-- START OF Input rows --

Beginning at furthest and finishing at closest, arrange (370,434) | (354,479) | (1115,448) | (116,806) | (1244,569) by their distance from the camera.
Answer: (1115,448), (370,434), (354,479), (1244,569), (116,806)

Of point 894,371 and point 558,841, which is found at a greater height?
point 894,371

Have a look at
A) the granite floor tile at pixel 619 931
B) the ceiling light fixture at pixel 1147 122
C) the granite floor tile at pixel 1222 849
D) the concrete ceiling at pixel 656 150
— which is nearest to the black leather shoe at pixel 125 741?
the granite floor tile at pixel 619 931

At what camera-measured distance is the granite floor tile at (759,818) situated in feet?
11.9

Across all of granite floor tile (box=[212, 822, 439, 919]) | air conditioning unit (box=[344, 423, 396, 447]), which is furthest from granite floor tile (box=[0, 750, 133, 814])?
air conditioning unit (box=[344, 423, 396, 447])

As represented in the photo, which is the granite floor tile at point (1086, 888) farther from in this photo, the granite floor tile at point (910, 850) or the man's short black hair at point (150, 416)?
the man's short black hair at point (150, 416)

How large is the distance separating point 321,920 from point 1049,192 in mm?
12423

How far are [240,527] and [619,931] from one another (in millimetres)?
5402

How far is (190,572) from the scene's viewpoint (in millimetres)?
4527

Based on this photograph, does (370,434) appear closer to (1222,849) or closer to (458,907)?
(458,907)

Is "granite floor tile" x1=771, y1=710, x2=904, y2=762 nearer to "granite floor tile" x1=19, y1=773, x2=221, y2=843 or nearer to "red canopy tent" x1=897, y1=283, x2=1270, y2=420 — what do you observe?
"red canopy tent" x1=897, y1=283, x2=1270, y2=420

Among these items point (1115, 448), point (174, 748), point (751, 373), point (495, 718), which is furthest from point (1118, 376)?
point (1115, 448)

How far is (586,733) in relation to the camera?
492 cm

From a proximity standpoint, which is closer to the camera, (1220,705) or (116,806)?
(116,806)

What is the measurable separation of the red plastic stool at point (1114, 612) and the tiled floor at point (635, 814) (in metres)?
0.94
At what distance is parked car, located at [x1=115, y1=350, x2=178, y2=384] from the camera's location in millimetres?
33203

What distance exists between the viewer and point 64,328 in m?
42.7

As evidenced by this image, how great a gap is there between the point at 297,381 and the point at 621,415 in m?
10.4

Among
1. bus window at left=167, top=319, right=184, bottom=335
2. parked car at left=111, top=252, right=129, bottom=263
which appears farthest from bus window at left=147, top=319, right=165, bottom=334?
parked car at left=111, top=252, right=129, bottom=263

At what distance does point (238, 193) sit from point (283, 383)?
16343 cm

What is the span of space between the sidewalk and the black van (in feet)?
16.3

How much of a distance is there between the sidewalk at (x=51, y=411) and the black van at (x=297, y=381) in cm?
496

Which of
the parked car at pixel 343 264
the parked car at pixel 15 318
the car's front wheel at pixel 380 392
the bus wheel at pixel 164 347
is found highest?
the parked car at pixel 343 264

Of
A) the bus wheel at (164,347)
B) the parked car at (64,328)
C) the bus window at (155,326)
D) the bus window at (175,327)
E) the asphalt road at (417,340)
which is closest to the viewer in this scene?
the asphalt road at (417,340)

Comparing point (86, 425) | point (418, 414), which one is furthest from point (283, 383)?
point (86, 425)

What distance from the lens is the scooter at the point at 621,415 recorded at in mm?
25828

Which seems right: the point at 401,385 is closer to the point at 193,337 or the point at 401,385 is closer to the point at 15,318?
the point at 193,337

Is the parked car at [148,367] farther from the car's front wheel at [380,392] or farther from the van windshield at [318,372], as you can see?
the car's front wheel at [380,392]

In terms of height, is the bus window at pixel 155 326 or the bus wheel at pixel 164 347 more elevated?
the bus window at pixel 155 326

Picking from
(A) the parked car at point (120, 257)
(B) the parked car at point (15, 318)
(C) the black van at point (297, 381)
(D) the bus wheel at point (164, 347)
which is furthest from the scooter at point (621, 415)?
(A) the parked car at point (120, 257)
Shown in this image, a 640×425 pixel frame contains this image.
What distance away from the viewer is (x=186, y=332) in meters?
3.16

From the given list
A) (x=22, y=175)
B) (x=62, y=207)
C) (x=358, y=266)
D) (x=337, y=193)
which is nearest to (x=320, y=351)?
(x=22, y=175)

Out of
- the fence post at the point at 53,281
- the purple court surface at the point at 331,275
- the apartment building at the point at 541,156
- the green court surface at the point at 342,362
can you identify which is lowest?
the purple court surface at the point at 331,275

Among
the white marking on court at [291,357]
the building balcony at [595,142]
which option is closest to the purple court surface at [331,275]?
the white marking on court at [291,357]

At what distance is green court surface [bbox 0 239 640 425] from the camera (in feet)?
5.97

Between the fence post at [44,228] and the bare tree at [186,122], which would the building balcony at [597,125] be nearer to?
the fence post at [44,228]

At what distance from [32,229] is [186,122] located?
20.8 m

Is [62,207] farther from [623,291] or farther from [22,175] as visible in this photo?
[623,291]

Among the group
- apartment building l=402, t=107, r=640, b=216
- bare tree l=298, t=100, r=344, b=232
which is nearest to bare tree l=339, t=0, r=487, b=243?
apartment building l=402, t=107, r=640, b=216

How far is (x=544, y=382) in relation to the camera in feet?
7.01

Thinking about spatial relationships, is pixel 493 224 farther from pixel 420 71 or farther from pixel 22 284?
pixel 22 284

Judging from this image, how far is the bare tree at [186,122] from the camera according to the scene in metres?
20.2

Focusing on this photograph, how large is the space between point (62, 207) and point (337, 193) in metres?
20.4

-- END OF Input rows --

§ **What the task requires**:
Reproduce each line verbatim.

§ **Exercise result**:
Beginning at furthest and finishing at closest, arrange (370,434) | (354,479) | (1115,448) | (116,806) | (1244,569) by their distance from the camera.
Answer: (1115,448), (370,434), (354,479), (1244,569), (116,806)

Of point 894,371 and point 558,841, which is found at a greater height?
point 894,371

Have a look at
A) the granite floor tile at pixel 619 931
B) the ceiling light fixture at pixel 1147 122
C) the granite floor tile at pixel 1222 849
D) the concrete ceiling at pixel 656 150
— which is nearest to the black leather shoe at pixel 125 741?
the granite floor tile at pixel 619 931

At what camera-measured distance is the granite floor tile at (759,818) situated in feet?
11.9

Across all of granite floor tile (box=[212, 822, 439, 919]) | air conditioning unit (box=[344, 423, 396, 447]), which is furthest from granite floor tile (box=[0, 750, 133, 814])?
air conditioning unit (box=[344, 423, 396, 447])

As represented in the photo, which is the granite floor tile at point (1086, 888) farther from in this photo, the granite floor tile at point (910, 850) or the man's short black hair at point (150, 416)?
the man's short black hair at point (150, 416)

How large is the distance separating point 321,920 from point 1049,192 in mm?
12423

How far are [240,527] and [619,931] from one another (in millimetres)?
5402

How far is (190,572) from the scene's viewpoint (in millimetres)?
4527

Based on this photograph, does (370,434) appear closer to (1222,849) or closer to (458,907)?
(458,907)

Is "granite floor tile" x1=771, y1=710, x2=904, y2=762 nearer to "granite floor tile" x1=19, y1=773, x2=221, y2=843 or nearer to "red canopy tent" x1=897, y1=283, x2=1270, y2=420 — what do you observe?
"red canopy tent" x1=897, y1=283, x2=1270, y2=420

Among these items point (1115, 448), point (174, 748), point (751, 373), point (495, 718), which is furthest from point (1118, 376)?
point (1115, 448)

How far is (586,733) in relation to the camera?
492 cm

From a proximity standpoint, which is closer to the camera, (1220,705) or (116,806)?
(116,806)

What is the measurable separation of the red plastic stool at point (1114, 612) and the tiled floor at point (635, 814) (in metres)?
0.94
At what distance is parked car, located at [x1=115, y1=350, x2=178, y2=384] from the camera's location in millimetres?
33203

What distance exists between the viewer and point 64,328 in m?
42.7

As evidenced by this image, how great a gap is there between the point at 297,381 and the point at 621,415 in m?
10.4

Among
1. bus window at left=167, top=319, right=184, bottom=335
2. parked car at left=111, top=252, right=129, bottom=263
which appears farthest from bus window at left=147, top=319, right=165, bottom=334?
parked car at left=111, top=252, right=129, bottom=263

At what distance does point (238, 193) sit from point (283, 383)?
16343 cm

What is the span of space between the sidewalk and the black van (in feet)?
16.3

How much of a distance is there between the sidewalk at (x=51, y=411) and the black van at (x=297, y=381) in cm?
496

Which of
the parked car at pixel 343 264
the parked car at pixel 15 318
the car's front wheel at pixel 380 392
the bus wheel at pixel 164 347
is found highest?
the parked car at pixel 343 264

Of
A) the bus wheel at (164,347)
B) the parked car at (64,328)
C) the bus window at (155,326)
D) the bus window at (175,327)
E) the asphalt road at (417,340)
which is closest to the viewer in this scene?
the asphalt road at (417,340)

Comparing point (86, 425) | point (418, 414), which one is furthest from point (283, 383)?
point (86, 425)

What distance from the lens is the scooter at the point at 621,415 recorded at in mm?
25828

Which seems right: the point at 401,385 is closer to the point at 193,337 or the point at 401,385 is closer to the point at 15,318?
the point at 193,337

Is the parked car at [148,367] farther from the car's front wheel at [380,392] or farther from the van windshield at [318,372], as you can see?
the car's front wheel at [380,392]

In terms of height, is the bus window at pixel 155 326 or the bus wheel at pixel 164 347 more elevated?
the bus window at pixel 155 326

Picking from
(A) the parked car at point (120, 257)
(B) the parked car at point (15, 318)
(C) the black van at point (297, 381)
(D) the bus wheel at point (164, 347)
which is furthest from the scooter at point (621, 415)?
(A) the parked car at point (120, 257)
Shown in this image, a 640×425 pixel frame contains this image.
What distance away from the viewer is (x=186, y=332) in meters?
3.16

From the given list
A) (x=22, y=175)
B) (x=62, y=207)
C) (x=358, y=266)
D) (x=337, y=193)
which is nearest to (x=320, y=351)?
(x=22, y=175)

Out of
- the fence post at the point at 53,281
- the purple court surface at the point at 331,275
- the apartment building at the point at 541,156
- the green court surface at the point at 342,362
can you identify which is lowest?
the purple court surface at the point at 331,275

Among
the white marking on court at [291,357]
the building balcony at [595,142]
which option is closest to the purple court surface at [331,275]?
the white marking on court at [291,357]

At what distance is green court surface [bbox 0 239 640 425] from the camera (in feet)?
5.97

Between the fence post at [44,228] and the bare tree at [186,122], which would the building balcony at [597,125] be nearer to?
the fence post at [44,228]

At what distance from [32,229] is [186,122] located?
20.8 m

Is [62,207] farther from [623,291] or farther from [22,175] as visible in this photo?
[623,291]

Among the group
- apartment building l=402, t=107, r=640, b=216
- bare tree l=298, t=100, r=344, b=232
which is nearest to bare tree l=339, t=0, r=487, b=243?
apartment building l=402, t=107, r=640, b=216

How far is (x=544, y=382) in relation to the camera in feet?
7.01

Thinking about spatial relationships, is pixel 493 224 farther from pixel 420 71 or farther from pixel 22 284?
pixel 22 284

Judging from this image, how far is the bare tree at [186,122] from the camera according to the scene in metres?
20.2

Focusing on this photograph, how large is the space between point (62, 207) and point (337, 193) in metres?
20.4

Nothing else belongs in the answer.